У Михайлы выступили, на глазах слёзы:
— Господи, господи, за что ты, за грехи наши людские, покарал августейшего государя? — и перекрестился, глядя в пустой угол, где вместо иконы виднелось невыцветшее пятно голубых обоев.
XXXI
…Поздний зимний вечер. При свете лучины сидят за верстаком все трое: Михайла, Додон и Терёша. Под окнами в холодной мгле отчаянно завывает вьюга. Ветер на разные голоса гудит в трубе. Кто-то неторопливо стучит в боковое окно. Михайла вздрагивает, отшатывается за простенок и, быстро вскочив с табуретки, обрадованный, говорит:
— Ей-богу, Еня приехал. По стуку слышу — он! Клавдя, вставай скорее!..
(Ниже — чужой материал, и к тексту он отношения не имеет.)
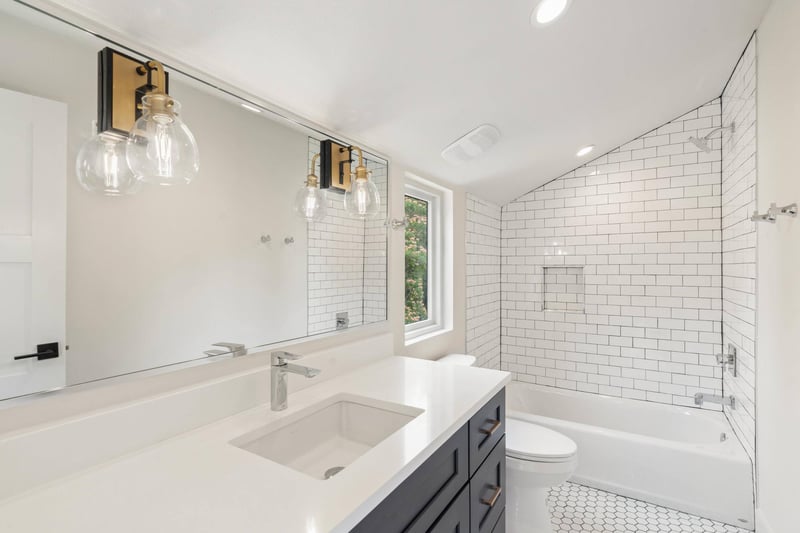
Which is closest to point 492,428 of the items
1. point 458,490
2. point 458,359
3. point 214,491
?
point 458,490

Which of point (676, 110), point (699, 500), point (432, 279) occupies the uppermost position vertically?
point (676, 110)

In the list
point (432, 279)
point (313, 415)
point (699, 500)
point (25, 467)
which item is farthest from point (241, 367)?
point (699, 500)

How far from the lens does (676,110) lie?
2781mm

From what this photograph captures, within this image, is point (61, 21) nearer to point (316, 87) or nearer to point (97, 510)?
point (316, 87)

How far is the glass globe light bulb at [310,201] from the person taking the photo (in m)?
Answer: 1.51

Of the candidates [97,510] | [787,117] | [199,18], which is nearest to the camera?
[97,510]

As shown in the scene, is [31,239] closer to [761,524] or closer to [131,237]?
[131,237]

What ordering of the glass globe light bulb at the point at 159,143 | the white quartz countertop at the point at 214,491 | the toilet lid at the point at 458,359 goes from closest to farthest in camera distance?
the white quartz countertop at the point at 214,491
the glass globe light bulb at the point at 159,143
the toilet lid at the point at 458,359

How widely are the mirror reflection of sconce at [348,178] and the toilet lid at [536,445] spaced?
4.56 feet

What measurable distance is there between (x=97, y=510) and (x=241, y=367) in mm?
569

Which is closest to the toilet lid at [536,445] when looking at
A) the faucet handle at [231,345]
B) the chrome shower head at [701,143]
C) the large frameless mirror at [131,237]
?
the large frameless mirror at [131,237]

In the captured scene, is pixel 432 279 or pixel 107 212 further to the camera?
pixel 432 279

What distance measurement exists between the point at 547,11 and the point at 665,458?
8.19ft

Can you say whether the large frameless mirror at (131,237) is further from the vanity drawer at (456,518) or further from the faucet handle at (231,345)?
the vanity drawer at (456,518)
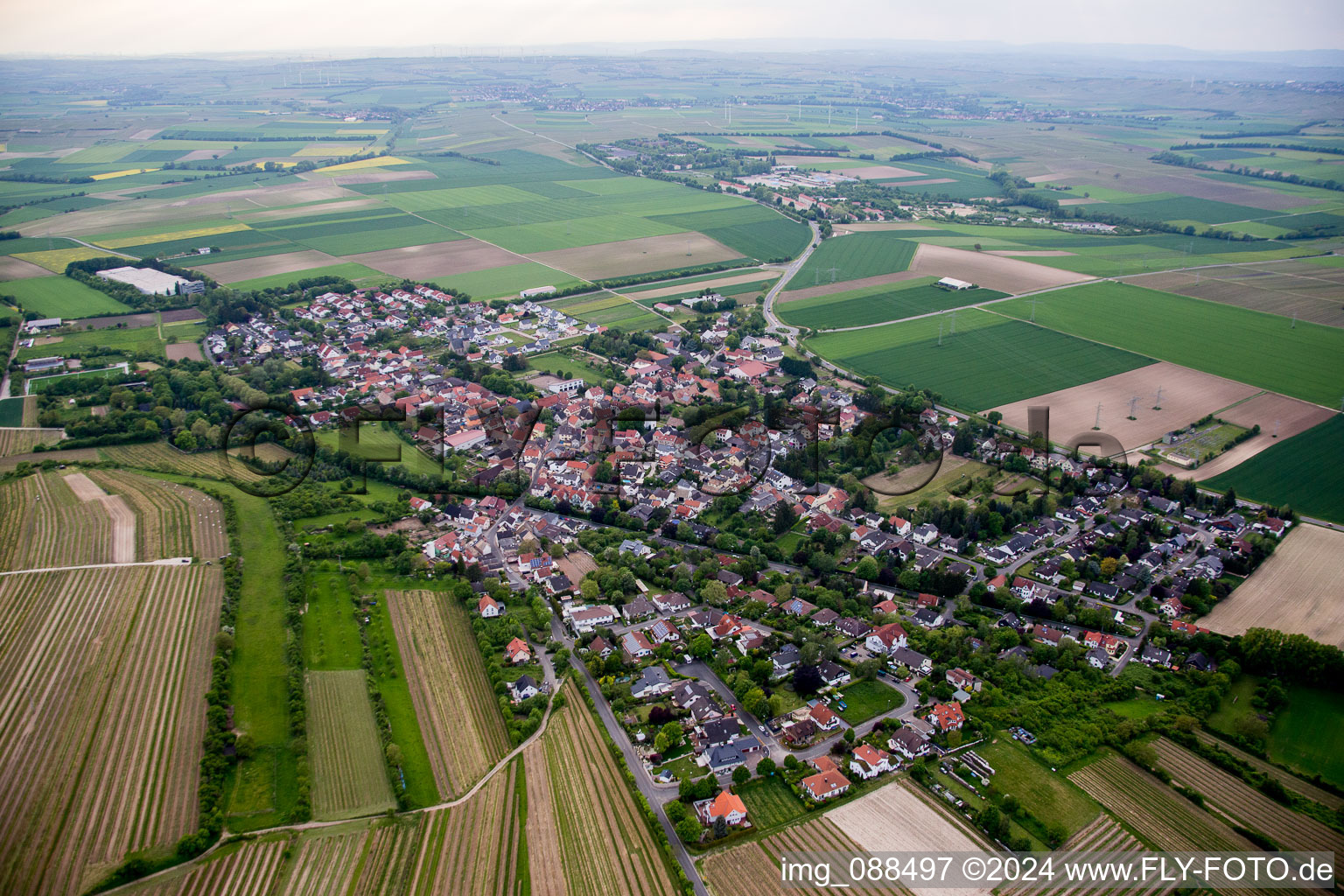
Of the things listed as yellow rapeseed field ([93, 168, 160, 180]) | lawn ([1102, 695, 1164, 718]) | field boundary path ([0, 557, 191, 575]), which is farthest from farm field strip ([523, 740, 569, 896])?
yellow rapeseed field ([93, 168, 160, 180])

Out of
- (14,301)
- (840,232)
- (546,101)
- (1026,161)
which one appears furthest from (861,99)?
(14,301)

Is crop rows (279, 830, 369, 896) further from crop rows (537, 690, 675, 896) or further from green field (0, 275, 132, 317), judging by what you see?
green field (0, 275, 132, 317)

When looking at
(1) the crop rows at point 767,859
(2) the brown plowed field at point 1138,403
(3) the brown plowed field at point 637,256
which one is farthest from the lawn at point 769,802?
(3) the brown plowed field at point 637,256

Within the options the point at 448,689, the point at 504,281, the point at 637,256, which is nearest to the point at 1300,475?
the point at 448,689

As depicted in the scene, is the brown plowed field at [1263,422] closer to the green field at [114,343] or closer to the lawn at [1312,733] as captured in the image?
the lawn at [1312,733]

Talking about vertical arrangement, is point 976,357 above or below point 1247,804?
above

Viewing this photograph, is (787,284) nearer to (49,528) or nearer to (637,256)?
(637,256)

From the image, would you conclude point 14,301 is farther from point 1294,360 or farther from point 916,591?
point 1294,360
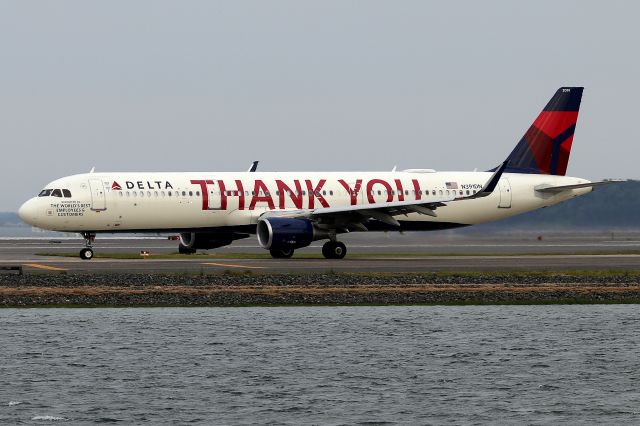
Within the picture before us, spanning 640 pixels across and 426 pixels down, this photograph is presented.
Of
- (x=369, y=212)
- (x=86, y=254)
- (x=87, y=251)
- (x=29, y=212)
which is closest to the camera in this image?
(x=29, y=212)

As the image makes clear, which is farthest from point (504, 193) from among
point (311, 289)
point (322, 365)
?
point (322, 365)

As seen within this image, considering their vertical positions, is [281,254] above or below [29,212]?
below

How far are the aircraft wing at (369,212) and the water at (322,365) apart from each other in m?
16.4

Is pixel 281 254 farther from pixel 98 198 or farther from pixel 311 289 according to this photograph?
pixel 311 289

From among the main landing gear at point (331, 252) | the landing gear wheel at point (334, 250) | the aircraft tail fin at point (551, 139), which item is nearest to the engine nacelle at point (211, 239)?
the main landing gear at point (331, 252)

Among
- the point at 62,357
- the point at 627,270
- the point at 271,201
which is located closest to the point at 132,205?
the point at 271,201

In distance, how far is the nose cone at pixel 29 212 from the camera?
55.4 m

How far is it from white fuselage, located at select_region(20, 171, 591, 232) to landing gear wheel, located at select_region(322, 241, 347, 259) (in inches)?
101

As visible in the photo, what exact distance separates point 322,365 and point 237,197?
3044 cm

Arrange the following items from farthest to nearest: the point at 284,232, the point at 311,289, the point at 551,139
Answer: the point at 551,139 < the point at 284,232 < the point at 311,289

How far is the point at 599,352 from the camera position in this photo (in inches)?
1168

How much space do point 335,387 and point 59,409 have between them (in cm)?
586

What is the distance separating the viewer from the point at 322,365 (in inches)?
1096

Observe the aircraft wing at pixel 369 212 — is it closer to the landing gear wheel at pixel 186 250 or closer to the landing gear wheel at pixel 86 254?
the landing gear wheel at pixel 186 250
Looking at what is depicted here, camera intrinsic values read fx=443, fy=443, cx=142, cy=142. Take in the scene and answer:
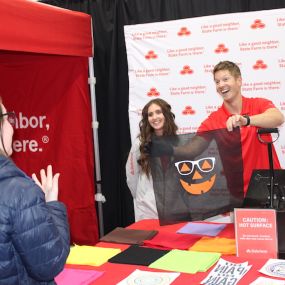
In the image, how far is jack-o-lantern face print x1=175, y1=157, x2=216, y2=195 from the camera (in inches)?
77.7

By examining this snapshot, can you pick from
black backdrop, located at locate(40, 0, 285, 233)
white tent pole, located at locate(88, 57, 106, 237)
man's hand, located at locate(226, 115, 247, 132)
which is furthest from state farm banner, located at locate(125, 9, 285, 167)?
man's hand, located at locate(226, 115, 247, 132)

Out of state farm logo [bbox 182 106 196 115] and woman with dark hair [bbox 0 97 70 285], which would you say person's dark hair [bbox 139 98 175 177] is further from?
woman with dark hair [bbox 0 97 70 285]

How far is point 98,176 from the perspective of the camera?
379cm

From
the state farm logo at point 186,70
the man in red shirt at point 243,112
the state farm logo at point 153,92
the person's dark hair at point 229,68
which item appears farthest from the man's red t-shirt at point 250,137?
the state farm logo at point 153,92

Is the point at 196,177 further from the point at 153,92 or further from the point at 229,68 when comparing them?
the point at 153,92

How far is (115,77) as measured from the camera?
4035 mm

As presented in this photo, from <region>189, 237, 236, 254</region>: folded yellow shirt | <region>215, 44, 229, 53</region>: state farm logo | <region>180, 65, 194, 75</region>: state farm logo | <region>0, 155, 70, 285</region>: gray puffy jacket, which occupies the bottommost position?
<region>189, 237, 236, 254</region>: folded yellow shirt

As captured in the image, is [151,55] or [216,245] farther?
[151,55]

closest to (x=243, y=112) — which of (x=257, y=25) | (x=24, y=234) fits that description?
(x=257, y=25)

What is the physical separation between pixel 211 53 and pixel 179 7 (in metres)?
0.52

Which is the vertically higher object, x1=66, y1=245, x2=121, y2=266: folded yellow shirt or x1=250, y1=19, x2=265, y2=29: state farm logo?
x1=250, y1=19, x2=265, y2=29: state farm logo

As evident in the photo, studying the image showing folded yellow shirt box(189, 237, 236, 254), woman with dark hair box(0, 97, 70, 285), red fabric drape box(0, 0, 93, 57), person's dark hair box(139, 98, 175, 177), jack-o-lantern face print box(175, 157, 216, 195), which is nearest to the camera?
woman with dark hair box(0, 97, 70, 285)

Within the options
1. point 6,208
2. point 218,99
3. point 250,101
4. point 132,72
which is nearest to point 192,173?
point 6,208

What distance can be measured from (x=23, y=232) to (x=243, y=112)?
2410 mm
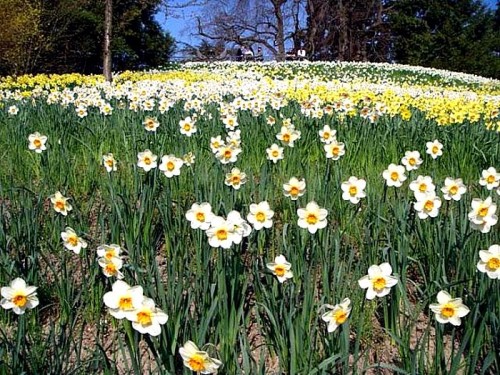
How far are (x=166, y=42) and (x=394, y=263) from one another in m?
21.6

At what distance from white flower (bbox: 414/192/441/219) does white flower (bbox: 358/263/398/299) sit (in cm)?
52

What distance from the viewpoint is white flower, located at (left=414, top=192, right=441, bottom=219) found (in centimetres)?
179

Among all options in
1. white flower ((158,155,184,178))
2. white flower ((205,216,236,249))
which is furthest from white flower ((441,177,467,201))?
white flower ((158,155,184,178))

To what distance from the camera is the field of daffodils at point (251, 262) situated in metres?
1.32

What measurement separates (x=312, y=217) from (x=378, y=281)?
399mm

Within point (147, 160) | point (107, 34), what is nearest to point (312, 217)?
point (147, 160)

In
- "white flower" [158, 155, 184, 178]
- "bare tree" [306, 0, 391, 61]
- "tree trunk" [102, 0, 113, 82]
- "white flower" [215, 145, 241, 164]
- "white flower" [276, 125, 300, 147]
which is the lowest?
"white flower" [158, 155, 184, 178]

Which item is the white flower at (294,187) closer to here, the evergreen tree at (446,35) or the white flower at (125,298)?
the white flower at (125,298)

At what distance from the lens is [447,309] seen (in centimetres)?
125

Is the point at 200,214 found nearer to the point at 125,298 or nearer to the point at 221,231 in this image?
the point at 221,231

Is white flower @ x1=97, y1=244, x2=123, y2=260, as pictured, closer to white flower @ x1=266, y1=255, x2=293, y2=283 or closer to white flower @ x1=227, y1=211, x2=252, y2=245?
white flower @ x1=227, y1=211, x2=252, y2=245

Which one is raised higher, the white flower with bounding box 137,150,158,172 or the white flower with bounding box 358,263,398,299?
the white flower with bounding box 137,150,158,172

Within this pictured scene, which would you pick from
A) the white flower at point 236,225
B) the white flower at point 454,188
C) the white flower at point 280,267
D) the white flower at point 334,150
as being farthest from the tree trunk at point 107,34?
the white flower at point 280,267

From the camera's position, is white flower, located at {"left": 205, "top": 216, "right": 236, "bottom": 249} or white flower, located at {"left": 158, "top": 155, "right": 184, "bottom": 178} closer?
white flower, located at {"left": 205, "top": 216, "right": 236, "bottom": 249}
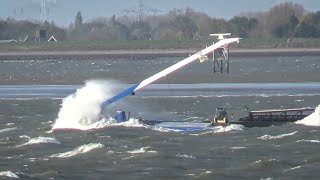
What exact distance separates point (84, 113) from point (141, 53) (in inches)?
4755

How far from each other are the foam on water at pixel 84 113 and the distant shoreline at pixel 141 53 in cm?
10484

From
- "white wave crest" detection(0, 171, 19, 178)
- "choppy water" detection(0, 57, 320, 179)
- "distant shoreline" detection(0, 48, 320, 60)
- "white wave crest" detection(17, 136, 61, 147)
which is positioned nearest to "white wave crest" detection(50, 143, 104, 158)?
"choppy water" detection(0, 57, 320, 179)

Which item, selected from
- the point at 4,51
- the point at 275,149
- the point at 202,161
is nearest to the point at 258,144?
the point at 275,149

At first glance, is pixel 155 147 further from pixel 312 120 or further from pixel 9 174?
pixel 312 120

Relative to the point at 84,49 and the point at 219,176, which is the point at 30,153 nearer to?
the point at 219,176

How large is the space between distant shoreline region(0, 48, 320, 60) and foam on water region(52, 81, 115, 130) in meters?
105

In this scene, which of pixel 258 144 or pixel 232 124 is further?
pixel 232 124

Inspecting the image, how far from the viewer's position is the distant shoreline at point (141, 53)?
157 meters

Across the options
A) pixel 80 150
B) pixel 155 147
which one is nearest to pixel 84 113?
pixel 80 150

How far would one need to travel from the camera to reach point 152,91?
80125mm

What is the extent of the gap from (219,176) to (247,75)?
6648cm

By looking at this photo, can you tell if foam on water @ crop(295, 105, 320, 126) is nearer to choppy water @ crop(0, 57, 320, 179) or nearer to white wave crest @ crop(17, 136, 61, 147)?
choppy water @ crop(0, 57, 320, 179)

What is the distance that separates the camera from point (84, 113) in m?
50.8

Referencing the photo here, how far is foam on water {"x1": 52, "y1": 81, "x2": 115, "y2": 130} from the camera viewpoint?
5041 centimetres
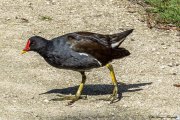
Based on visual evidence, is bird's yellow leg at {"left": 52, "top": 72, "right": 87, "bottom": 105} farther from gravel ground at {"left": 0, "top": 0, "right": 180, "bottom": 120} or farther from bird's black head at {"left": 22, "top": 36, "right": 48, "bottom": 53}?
bird's black head at {"left": 22, "top": 36, "right": 48, "bottom": 53}

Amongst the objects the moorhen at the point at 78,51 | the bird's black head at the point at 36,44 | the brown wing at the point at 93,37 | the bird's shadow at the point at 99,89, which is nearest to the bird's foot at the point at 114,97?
the moorhen at the point at 78,51

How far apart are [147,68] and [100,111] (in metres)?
1.99

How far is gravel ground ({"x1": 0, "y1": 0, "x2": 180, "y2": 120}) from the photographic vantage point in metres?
8.73

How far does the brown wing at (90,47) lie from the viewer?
28.8 ft

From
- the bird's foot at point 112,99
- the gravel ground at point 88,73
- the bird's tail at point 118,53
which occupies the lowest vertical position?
the gravel ground at point 88,73

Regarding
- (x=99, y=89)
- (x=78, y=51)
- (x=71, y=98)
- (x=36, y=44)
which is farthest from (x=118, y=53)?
(x=36, y=44)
Пока Клавдя слезает с печи, Михайла с горящей лучиной идёт в сени и, спустившись по занесённой снегом лестнице, открывает ворота.
А через минуту он ведёт в избу сына. За ним в дублёном жёлтом тулупе вваливается заснежённый возница, в руках у него Енькин вещевой мешок.
— Вот, слава богу, и я домой выбрался!..
Енька с трудом переставляет ноги, точно боясь свалиться, и, опираясь на палку, обёрнутую холщовой обмоткой, нерешительно крестится. Одет он в затасканную шинель нараспашку, из-под которой видна стёганая фуфайка. Мутные болезненные глаза тусклы, впалы, бледные щёки покрыты рыжеватой щетиной.